RECORDS SUPPLIED:
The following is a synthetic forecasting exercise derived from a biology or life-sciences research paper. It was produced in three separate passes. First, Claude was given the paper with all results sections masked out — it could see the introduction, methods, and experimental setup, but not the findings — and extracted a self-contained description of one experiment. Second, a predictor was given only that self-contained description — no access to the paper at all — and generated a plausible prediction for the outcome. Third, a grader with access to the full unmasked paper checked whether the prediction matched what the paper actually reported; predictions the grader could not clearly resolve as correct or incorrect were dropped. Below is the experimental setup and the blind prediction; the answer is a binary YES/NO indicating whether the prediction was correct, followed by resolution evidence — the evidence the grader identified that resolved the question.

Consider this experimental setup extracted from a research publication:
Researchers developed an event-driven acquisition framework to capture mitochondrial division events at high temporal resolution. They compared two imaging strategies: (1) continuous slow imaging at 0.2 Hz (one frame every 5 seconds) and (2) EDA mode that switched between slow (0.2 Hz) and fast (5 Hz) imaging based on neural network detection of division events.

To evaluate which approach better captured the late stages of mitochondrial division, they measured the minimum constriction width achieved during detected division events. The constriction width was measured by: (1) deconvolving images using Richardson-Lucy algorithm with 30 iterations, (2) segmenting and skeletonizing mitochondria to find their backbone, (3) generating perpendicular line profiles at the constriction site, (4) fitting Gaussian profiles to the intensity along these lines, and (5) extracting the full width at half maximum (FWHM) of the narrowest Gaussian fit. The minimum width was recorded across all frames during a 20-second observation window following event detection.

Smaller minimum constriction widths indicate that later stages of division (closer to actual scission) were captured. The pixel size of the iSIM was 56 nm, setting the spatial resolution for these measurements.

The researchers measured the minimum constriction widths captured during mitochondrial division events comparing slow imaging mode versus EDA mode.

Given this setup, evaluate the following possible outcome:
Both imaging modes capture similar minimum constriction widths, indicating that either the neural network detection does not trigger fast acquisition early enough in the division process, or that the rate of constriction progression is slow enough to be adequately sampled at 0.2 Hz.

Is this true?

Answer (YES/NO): NO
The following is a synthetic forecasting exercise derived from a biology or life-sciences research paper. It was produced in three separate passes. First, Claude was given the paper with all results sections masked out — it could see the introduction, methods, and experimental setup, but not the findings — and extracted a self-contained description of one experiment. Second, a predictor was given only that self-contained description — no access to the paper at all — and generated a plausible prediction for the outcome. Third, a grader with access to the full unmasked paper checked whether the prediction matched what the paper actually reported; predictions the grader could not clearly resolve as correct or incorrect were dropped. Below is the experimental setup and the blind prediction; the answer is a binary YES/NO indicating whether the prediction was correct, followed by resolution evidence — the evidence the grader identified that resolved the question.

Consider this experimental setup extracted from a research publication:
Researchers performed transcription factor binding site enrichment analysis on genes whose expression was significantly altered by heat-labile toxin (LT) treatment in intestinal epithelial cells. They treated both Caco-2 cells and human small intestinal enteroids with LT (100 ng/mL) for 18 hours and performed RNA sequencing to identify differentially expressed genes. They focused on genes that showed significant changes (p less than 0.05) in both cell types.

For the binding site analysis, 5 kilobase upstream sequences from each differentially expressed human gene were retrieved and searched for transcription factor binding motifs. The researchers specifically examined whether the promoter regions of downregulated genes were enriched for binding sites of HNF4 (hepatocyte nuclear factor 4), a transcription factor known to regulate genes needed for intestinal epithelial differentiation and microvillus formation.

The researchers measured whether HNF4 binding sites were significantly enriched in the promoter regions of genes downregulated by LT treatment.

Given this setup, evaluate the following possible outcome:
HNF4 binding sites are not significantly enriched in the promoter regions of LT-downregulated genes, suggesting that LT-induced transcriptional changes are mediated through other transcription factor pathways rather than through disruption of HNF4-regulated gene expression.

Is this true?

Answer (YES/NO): NO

DIRECTIONS FOR THIS TASK: Return the lines from the line containing "HNF4 binding sites are" to the end of the entries above, exactly as they appear and with no other output.

ANSWER SECTION:
HNF4 binding sites are not significantly enriched in the promoter regions of LT-downregulated genes, suggesting that LT-induced transcriptional changes are mediated through other transcription factor pathways rather than through disruption of HNF4-regulated gene expression.

Is this true?

Answer (YES/NO): NO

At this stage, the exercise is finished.